◆ WHAT YOU SHOULD DO: Searching the material below, find each line that includes the word "burst", and copy it.
***** PROVIDED RECORDS *****
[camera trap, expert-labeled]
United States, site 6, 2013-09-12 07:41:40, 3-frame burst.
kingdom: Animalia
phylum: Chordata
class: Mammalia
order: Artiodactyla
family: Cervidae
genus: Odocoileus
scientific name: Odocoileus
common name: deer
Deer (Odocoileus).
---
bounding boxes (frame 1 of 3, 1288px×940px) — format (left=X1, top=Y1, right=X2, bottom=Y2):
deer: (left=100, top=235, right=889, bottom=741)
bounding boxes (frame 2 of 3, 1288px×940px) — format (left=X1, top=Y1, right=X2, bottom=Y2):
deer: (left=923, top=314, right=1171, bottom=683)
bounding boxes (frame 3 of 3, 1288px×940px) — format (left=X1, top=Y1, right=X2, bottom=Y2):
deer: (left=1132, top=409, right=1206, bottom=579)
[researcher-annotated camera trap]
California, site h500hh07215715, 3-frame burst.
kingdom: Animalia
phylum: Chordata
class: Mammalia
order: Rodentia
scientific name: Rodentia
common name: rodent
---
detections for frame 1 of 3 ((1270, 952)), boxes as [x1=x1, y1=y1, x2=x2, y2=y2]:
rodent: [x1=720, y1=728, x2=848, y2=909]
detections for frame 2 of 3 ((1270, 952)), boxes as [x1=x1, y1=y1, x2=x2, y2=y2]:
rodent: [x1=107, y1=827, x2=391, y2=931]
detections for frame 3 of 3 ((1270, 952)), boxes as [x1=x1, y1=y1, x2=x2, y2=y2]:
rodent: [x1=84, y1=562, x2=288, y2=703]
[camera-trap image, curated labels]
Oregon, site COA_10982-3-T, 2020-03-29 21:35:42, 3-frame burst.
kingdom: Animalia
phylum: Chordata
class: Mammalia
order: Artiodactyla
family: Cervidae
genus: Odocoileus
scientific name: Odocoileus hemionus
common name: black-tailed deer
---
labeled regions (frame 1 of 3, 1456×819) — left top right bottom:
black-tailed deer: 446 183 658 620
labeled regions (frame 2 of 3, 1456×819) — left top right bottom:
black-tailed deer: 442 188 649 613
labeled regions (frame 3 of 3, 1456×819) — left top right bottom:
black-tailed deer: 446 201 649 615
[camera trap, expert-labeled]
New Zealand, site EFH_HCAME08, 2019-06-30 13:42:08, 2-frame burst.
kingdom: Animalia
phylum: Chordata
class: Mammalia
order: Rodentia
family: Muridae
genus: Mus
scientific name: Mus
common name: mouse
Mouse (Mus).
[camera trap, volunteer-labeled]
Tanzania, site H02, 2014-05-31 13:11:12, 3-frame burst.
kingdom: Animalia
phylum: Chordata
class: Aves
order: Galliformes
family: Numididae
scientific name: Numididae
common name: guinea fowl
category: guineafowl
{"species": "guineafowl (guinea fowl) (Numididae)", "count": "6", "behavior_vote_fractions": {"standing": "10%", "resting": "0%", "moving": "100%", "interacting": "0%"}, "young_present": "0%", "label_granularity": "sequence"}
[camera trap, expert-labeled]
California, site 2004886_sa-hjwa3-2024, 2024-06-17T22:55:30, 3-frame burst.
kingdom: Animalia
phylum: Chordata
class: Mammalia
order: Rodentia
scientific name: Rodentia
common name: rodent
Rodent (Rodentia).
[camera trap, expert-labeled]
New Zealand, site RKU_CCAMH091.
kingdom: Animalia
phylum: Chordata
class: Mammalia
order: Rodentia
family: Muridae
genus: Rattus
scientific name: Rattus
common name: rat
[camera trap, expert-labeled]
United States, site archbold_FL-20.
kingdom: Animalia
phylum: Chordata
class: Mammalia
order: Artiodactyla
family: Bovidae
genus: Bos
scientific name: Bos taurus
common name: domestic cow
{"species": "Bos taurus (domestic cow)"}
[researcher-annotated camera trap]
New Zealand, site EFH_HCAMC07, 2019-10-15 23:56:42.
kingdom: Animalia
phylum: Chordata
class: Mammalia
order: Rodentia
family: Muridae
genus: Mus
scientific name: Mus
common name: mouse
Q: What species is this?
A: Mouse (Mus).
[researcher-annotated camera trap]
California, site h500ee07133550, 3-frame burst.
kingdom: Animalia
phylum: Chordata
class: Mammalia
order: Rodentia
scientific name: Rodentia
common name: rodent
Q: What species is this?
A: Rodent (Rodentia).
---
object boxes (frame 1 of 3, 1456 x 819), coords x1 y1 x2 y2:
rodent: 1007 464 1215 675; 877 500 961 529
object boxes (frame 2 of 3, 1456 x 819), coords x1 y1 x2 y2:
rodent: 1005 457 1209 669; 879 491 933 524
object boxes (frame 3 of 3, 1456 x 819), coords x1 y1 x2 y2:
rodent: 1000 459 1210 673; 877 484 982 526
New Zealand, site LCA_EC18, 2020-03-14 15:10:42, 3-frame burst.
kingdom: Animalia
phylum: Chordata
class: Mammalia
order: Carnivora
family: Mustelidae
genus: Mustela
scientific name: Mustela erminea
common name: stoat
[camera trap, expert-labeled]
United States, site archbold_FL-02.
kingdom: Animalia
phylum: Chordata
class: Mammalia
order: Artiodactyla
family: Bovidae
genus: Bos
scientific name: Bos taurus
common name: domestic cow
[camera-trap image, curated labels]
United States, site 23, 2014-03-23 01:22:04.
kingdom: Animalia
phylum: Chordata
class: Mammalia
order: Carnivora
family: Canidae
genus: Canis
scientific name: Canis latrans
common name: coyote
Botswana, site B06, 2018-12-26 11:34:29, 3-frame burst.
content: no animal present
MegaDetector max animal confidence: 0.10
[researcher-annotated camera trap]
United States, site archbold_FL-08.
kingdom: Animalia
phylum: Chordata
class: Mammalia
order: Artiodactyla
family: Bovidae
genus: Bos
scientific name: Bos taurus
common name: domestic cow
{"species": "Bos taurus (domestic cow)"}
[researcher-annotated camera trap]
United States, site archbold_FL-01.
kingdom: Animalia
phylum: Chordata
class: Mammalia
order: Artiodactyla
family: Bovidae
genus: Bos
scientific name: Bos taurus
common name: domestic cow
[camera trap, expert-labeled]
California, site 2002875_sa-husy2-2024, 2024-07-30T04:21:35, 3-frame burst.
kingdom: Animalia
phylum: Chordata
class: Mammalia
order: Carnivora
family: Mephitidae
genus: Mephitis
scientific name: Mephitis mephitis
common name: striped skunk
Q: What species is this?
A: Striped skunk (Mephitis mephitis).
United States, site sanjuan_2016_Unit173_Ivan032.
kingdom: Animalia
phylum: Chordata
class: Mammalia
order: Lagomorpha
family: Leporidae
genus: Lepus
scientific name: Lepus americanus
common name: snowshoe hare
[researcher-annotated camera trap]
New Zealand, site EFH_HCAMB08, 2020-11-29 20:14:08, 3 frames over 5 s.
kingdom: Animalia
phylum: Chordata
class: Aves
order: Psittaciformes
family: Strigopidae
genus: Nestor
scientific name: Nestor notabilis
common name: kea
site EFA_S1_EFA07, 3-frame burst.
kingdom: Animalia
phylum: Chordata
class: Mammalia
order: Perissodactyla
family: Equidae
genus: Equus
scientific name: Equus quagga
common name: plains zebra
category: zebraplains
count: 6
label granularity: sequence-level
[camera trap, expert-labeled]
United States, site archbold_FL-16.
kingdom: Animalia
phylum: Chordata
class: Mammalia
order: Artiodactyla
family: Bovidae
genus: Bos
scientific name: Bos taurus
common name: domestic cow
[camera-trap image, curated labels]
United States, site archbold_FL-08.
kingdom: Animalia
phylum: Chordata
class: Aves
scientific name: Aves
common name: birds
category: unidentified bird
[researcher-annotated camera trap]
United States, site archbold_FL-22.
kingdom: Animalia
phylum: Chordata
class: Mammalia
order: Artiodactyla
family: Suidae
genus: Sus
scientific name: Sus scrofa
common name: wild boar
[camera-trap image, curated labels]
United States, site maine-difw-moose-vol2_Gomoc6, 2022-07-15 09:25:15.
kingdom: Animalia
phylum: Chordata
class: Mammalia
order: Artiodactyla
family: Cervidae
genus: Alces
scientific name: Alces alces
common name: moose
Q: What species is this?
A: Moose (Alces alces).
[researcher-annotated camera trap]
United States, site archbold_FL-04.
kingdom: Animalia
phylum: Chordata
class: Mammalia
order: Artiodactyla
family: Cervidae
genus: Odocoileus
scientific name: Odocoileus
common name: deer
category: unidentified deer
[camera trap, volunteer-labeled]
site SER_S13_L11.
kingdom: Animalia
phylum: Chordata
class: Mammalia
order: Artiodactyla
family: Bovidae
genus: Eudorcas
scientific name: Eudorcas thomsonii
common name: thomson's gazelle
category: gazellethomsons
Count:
*****
◆ FINISHED EXERCISE:
United States, site 6, 2013-09-12 07:41:40, 3-frame burst.
California, site h500hh07215715, 3-frame burst.
Oregon, site COA_10982-3-T, 2020-03-29 21:35:42, 3-frame burst.
New Zealand, site EFH_HCAME08, 2019-06-30 13:42:08, 2-frame burst.
Tanzania, site H02, 2014-05-31 13:11:12, 3-frame burst.
California, site 2004886_sa-hjwa3-2024, 2024-06-17T22:55:30, 3-frame burst.
California, site h500ee07133550, 3-frame burst.
New Zealand, site LCA_EC18, 2020-03-14 15:10:42, 3-frame burst.
Botswana, site B06, 2018-12-26 11:34:29, 3-frame burst.
California, site 2002875_sa-husy2-2024, 2024-07-30T04:21:35, 3-frame burst.
site EFA_S1_EFA07, 3-frame burst.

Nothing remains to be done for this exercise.